The Private Placement was based on strong interest from high quality  institutional investors. These investors both support the Company  today through the share-issue, but also potentially longer-term as  the Company pursues strategic growth initiatives. Axactor has  experienced a high deal flow in the market lately and also noticed a  recent increase in size of portfolio opportunities, highlighting the  need to be well-funded and supported by strong shareholders.   

The net proceeds from the Private Placement will be used for  acquisitions of non-performing loan portfolios in existing  geographies, as well as for general corporate purposes.  

Notification of allotment will be sent to the applicants by Carnegie  (as the Manager) on or about 23 May, 2017.  

The new shares will be issued under the Company's existing authority  to issue shares, adopted by the annual general meeting in 2016.  Following the registration of the new share capital, the Company  will have 1,276,488,769 shares outstanding and a total share capital  outstanding of EUR 66,814,382.05.   

The share issuance was carried out as a private placement to secure  completion of a transaction at a time when specific interest  surfaced in the market and in order to complete a transaction  without the significant discount typically seen in rights issues.  Additionally, Axactor recognizes the benefit in further developing  the Company's shareholder base.  

As a consequence of the private placement structure, the  shareholders' preferential rights were deviated from.

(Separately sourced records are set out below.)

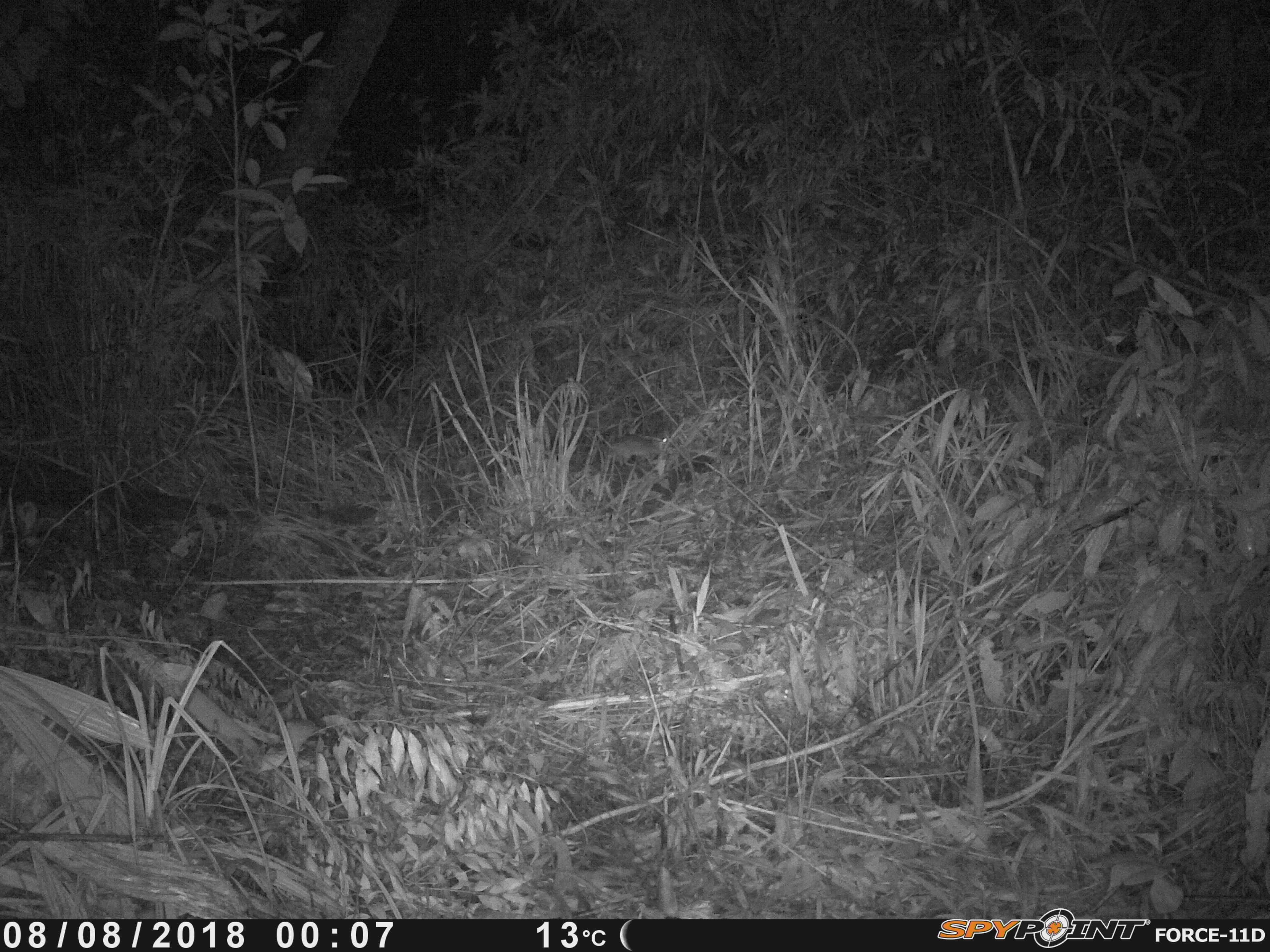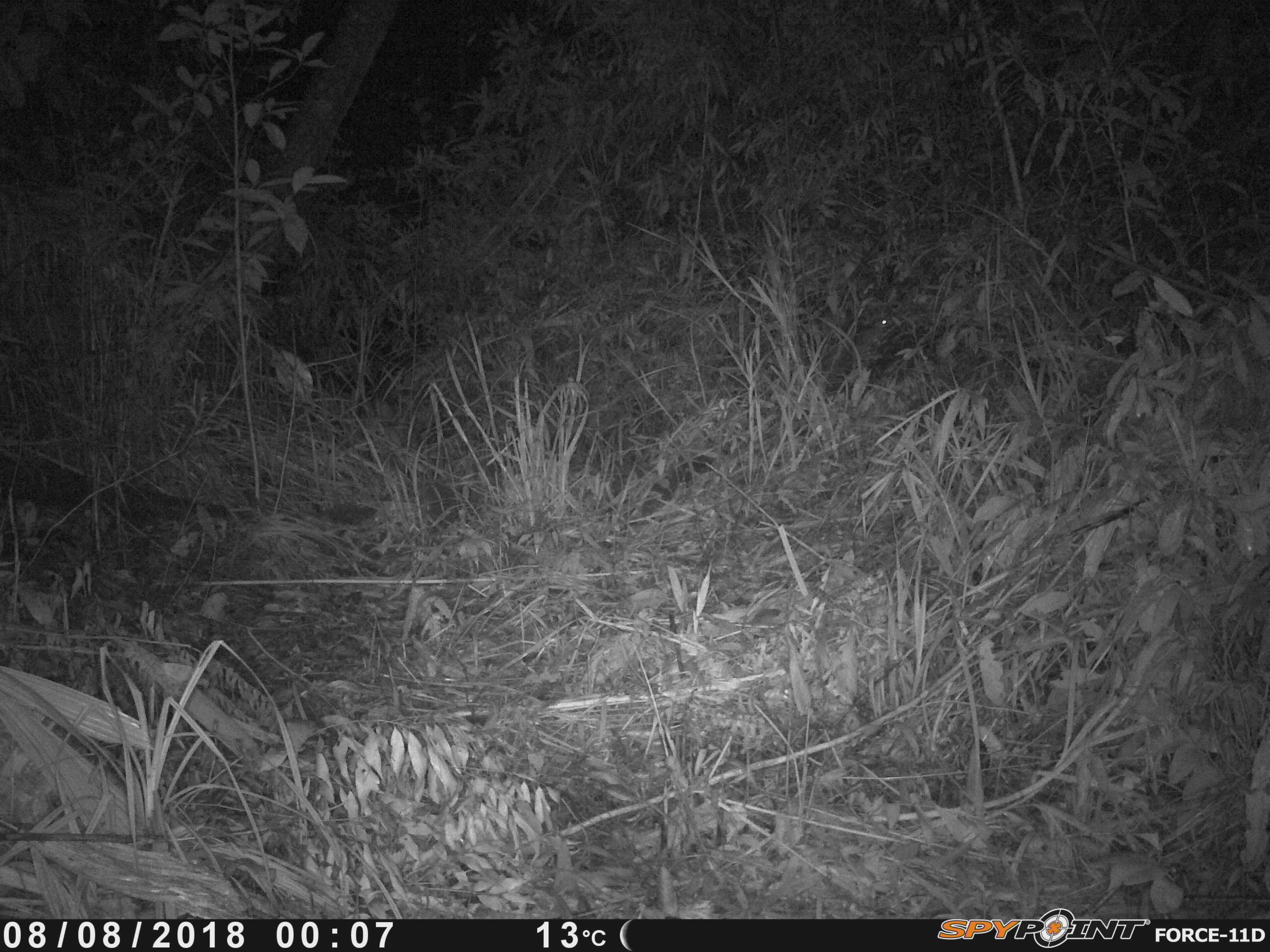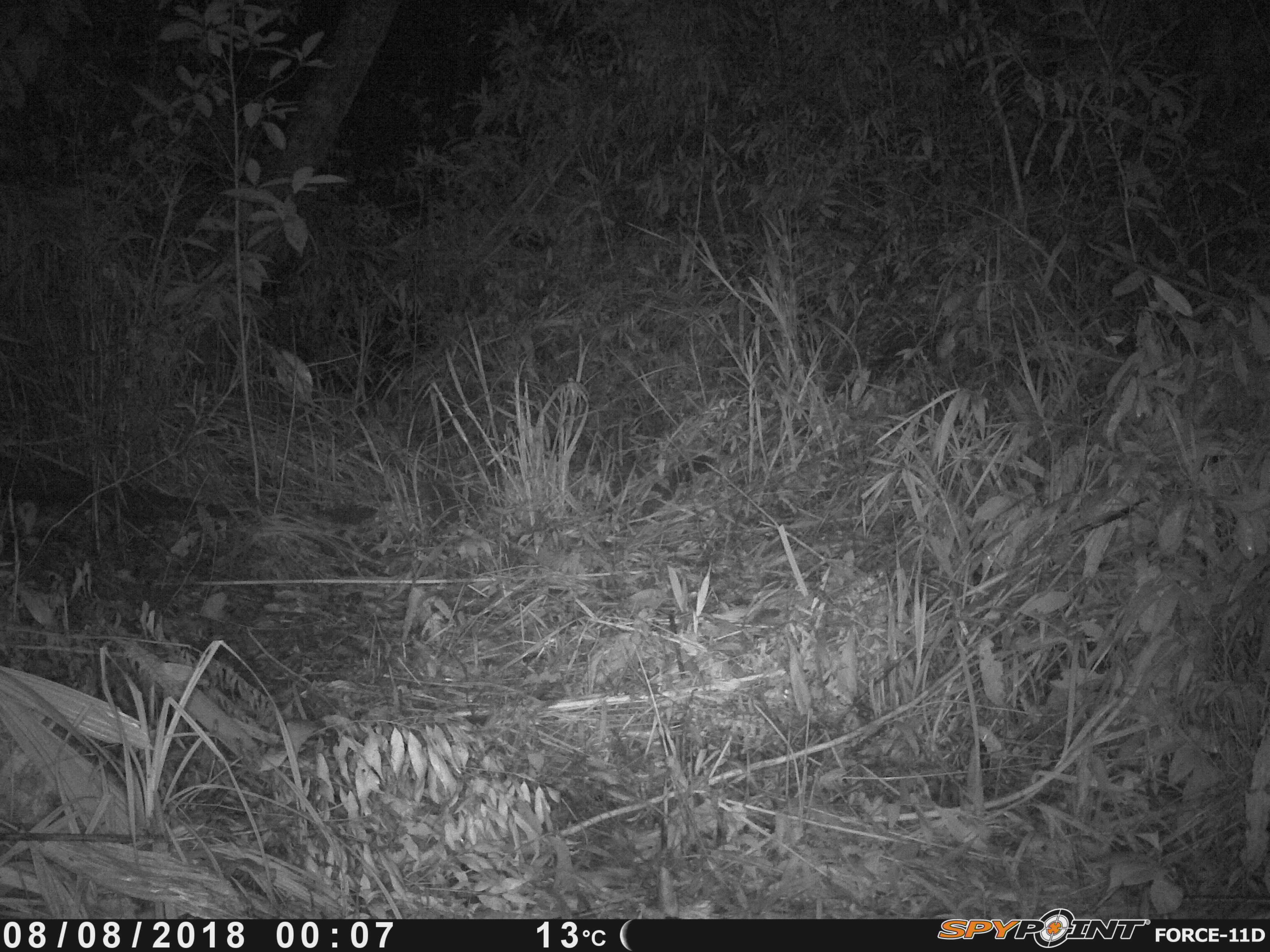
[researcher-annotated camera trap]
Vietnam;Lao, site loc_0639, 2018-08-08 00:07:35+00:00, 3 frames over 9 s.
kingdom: Animalia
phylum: Chordata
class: Mammalia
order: Rodentia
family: Muridae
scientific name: Muridae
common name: old-world mice and rats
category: unidentified murid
Unidentified murid (old-world mice and rats) (Muridae). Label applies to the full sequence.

After due  considerations, the Board of Directors of the Company is of the  opinion that the Private Placement is in the best interest of the  Company and its shareholders. The Board of Directors has taken into  consideration, among other things, the fact that the Private  Placement will further strengthen Axactor's financial position and  support the Company in its continued pursuit of growth  opportunities, that the Private Placement only constitutes 4.08% of  the issued and outstanding shares in the Company, and the fact that  the subscription price is equal to the current market price of the  shares. The Board of Directors is of the opinion that there are  sufficient reasons to deviate from the shareholders' pre-emption  right to subscribe for the new shares.   

Carnegie acted as financial adviser to the Company in connection  with the Private Placement.